The present work is an attempt to systematically describe the nonlinear viscoelastic behavior of polymers, as recorded in creep experiments of representative polymeric materials in the literature. The theoretical analysis is based on the theory introduced and further elaborated in the previous works and is expressed by a time-dependent constitutive equation having the form of a memory integral. One of the decisive points of this analysis is the distribution function type followed by the energy barriers, which need to be overcome for transitions of molecular junctions to occur. Two model parameters, namely the mean value and the standard deviation of the distribution function, are introduced and need to be calculated. In addition, the role of the imposed stress level in a creep experiment is further analyzed.
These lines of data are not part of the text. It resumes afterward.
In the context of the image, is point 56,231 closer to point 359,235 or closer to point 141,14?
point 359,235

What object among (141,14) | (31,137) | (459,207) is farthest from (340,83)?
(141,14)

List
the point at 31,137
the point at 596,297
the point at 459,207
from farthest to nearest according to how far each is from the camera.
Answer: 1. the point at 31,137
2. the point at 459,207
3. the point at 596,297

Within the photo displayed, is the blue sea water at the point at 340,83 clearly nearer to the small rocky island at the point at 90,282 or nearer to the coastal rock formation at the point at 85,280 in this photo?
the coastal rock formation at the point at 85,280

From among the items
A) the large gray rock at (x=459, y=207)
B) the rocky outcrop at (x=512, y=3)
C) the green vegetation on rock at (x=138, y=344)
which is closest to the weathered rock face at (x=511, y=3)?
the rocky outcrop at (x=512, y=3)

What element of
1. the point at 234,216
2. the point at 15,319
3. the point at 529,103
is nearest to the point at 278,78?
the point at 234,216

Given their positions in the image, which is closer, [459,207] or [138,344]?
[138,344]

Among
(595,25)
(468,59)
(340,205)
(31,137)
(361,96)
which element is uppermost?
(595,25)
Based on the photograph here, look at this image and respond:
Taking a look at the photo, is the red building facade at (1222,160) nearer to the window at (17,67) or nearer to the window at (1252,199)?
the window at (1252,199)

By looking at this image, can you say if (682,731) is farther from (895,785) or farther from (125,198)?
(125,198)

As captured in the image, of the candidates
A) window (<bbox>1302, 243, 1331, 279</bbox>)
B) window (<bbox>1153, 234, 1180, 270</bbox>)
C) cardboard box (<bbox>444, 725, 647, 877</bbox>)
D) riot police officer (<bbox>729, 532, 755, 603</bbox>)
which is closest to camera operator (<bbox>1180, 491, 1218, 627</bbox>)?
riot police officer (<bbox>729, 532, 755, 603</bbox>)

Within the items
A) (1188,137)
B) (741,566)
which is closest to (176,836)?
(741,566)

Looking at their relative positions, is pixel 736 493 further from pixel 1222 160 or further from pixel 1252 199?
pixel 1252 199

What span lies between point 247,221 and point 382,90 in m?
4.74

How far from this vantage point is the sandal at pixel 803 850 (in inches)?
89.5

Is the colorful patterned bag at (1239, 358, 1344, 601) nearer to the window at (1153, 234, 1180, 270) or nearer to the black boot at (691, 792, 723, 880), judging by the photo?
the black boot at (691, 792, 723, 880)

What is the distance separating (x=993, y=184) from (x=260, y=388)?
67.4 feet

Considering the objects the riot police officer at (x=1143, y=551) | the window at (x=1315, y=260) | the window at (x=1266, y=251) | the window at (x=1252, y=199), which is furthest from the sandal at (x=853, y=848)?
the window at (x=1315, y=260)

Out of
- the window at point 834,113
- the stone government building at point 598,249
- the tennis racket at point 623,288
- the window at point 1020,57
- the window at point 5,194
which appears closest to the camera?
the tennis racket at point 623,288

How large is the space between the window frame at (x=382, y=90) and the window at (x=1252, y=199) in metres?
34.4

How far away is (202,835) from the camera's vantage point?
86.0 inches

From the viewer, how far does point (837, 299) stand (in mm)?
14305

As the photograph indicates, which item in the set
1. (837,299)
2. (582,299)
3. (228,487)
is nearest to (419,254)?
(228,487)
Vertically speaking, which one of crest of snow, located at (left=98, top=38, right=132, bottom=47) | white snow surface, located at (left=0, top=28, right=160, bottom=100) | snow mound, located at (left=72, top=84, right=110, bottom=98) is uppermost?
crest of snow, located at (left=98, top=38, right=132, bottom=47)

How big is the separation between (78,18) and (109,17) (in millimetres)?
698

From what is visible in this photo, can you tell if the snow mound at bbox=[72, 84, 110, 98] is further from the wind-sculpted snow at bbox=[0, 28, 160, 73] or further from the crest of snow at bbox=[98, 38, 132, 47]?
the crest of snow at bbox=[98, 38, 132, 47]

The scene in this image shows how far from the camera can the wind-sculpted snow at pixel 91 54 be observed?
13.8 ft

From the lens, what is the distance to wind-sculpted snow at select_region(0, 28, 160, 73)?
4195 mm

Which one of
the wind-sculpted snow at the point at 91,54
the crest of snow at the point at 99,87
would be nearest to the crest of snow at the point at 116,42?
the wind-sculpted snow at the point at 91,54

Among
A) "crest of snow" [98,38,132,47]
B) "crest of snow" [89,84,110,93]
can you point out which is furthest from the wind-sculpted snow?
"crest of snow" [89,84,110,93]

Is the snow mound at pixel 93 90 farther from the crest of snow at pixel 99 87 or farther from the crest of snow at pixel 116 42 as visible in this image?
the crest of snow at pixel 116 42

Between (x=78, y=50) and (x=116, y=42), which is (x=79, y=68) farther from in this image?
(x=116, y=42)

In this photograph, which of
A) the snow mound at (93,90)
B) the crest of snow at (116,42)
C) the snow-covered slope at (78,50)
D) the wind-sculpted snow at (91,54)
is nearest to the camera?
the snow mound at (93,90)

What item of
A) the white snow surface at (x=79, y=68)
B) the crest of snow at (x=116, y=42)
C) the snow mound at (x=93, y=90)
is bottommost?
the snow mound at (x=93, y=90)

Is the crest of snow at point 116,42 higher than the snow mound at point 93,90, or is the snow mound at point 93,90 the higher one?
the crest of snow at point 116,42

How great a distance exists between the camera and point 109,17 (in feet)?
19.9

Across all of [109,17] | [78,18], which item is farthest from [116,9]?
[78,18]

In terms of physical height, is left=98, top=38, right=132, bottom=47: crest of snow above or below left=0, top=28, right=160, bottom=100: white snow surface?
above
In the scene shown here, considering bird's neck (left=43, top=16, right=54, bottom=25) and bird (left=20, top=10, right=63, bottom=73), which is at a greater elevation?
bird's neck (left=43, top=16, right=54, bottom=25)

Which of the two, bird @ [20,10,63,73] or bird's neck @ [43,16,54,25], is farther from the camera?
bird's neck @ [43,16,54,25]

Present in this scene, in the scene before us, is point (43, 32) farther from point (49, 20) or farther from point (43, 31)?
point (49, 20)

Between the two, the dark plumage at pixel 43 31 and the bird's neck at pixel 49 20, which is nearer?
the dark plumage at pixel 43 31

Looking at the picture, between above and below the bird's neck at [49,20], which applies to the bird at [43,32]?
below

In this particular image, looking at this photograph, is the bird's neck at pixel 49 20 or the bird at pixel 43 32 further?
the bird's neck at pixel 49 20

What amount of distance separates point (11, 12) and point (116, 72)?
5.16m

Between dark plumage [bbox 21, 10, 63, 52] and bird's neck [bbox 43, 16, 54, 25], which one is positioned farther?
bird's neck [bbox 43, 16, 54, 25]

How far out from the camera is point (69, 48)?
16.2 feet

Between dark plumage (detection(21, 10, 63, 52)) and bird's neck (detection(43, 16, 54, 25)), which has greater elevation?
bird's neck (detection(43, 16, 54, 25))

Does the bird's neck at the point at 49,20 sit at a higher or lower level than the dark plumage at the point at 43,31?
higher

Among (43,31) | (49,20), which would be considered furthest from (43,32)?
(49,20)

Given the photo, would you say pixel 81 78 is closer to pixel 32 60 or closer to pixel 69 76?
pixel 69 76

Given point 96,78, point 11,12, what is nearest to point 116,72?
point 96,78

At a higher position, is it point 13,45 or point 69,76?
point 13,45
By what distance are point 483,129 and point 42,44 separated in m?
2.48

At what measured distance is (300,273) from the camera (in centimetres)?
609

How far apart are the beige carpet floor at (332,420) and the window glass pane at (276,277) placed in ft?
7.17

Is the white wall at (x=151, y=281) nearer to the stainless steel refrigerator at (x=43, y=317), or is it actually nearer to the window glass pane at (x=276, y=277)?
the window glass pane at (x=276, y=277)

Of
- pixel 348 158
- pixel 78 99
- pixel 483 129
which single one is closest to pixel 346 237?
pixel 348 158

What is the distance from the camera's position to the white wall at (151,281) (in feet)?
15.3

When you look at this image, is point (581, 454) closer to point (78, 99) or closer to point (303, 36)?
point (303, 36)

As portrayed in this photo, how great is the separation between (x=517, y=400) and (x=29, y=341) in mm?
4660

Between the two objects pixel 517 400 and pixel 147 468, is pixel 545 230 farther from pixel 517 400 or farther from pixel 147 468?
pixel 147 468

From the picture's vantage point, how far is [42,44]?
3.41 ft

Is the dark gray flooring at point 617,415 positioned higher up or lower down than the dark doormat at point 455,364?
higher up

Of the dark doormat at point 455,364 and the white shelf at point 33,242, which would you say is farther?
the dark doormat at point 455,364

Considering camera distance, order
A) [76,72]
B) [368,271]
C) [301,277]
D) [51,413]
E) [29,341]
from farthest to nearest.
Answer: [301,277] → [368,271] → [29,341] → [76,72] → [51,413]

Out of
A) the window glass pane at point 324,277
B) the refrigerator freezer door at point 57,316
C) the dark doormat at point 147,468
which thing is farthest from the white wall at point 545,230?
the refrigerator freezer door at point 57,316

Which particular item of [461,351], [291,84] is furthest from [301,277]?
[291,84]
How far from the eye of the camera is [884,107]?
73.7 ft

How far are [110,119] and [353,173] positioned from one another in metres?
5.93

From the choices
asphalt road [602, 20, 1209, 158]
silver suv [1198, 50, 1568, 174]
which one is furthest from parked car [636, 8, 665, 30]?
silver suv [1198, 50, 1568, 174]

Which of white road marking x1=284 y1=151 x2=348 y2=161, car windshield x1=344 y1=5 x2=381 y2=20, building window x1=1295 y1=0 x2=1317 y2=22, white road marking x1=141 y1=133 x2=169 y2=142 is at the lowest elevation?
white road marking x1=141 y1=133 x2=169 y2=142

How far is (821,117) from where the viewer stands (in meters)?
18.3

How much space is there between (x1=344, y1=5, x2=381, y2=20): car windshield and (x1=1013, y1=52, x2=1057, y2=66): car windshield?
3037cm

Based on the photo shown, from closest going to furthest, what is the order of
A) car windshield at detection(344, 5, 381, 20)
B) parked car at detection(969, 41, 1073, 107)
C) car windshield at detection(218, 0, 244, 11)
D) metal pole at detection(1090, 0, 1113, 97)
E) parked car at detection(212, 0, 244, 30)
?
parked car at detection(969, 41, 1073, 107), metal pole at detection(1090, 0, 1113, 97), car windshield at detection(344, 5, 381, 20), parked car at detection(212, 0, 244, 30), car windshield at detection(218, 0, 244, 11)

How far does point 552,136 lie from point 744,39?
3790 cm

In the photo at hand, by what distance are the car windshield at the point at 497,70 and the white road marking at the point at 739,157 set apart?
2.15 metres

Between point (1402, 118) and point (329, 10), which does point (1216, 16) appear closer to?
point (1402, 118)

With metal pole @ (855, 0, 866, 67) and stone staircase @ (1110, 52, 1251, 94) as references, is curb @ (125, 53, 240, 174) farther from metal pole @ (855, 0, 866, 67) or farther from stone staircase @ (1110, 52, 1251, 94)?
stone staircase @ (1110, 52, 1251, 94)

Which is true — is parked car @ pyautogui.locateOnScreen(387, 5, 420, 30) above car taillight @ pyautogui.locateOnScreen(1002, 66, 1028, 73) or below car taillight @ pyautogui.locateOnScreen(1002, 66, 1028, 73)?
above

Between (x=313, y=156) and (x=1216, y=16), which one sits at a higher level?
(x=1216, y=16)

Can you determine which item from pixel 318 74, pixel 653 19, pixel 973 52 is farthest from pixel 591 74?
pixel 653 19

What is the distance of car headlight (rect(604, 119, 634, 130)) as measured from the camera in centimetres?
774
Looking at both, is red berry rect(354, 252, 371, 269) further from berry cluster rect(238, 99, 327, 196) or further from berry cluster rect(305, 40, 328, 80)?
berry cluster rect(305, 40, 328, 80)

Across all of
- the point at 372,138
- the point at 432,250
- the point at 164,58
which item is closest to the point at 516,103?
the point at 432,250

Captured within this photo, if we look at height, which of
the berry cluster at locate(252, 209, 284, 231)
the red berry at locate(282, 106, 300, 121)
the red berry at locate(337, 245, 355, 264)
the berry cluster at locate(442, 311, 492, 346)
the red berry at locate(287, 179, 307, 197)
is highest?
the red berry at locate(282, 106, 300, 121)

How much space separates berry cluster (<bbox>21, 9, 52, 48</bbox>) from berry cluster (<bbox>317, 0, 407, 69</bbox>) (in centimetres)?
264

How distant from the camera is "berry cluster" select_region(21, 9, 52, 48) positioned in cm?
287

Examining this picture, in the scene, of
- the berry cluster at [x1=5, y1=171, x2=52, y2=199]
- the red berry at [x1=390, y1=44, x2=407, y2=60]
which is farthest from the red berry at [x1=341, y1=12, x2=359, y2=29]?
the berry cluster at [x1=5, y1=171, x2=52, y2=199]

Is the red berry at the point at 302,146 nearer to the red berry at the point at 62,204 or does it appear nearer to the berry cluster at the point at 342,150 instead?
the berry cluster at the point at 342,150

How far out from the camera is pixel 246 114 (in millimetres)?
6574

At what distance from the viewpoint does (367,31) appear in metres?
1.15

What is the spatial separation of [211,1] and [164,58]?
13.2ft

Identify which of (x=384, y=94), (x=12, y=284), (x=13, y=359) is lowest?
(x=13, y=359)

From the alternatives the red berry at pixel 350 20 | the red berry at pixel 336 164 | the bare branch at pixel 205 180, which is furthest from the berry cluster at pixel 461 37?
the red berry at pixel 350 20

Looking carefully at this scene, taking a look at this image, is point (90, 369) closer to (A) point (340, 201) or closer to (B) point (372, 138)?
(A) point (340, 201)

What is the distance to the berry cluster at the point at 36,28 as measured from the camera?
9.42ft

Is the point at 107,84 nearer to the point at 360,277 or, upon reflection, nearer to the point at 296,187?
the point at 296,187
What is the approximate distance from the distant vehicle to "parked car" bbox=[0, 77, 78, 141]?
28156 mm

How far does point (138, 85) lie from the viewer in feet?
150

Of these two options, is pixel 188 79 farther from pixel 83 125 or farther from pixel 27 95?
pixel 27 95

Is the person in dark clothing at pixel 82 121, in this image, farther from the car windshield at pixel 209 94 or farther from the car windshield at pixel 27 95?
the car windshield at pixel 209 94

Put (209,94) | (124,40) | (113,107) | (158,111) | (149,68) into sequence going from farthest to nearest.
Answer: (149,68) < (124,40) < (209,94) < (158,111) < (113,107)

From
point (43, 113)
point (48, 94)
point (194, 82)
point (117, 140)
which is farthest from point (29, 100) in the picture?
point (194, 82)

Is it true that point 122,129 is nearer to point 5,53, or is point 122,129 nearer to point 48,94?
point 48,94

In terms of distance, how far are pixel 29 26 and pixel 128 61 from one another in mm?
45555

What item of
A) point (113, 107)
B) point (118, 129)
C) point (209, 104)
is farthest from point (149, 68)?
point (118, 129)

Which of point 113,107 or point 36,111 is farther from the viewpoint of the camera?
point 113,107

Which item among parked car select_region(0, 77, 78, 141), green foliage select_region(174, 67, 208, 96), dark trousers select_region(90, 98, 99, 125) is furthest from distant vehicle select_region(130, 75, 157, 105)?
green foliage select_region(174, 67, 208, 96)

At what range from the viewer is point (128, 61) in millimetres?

It was shown that the stress level affects the retardation times of the material, which are related to the attempt rate \(\gamma \) of the molecular domains, determining the time evolution of the characteristic sizes. Contrary to the previous works, the effect of stress level on the elastic constant of the material is not accounted for. Therefore, the elastic stiffness is maintained constant at the various stress levels examined. Creep experimental results of various polymeric types taken from the literature were utilized for the model validation. Various aspects of the nonlinear viscoelastic response exhibited by the materials under investigation could be described. Namely, both the case where the stress increment enhances the creep strain evolution and the case where the stress increment accordingly delays the creep strain development were examined. Moreover, the model was proved to predict the long-term creep response on the basis of model parameter values estimated from the short-term creep experiments.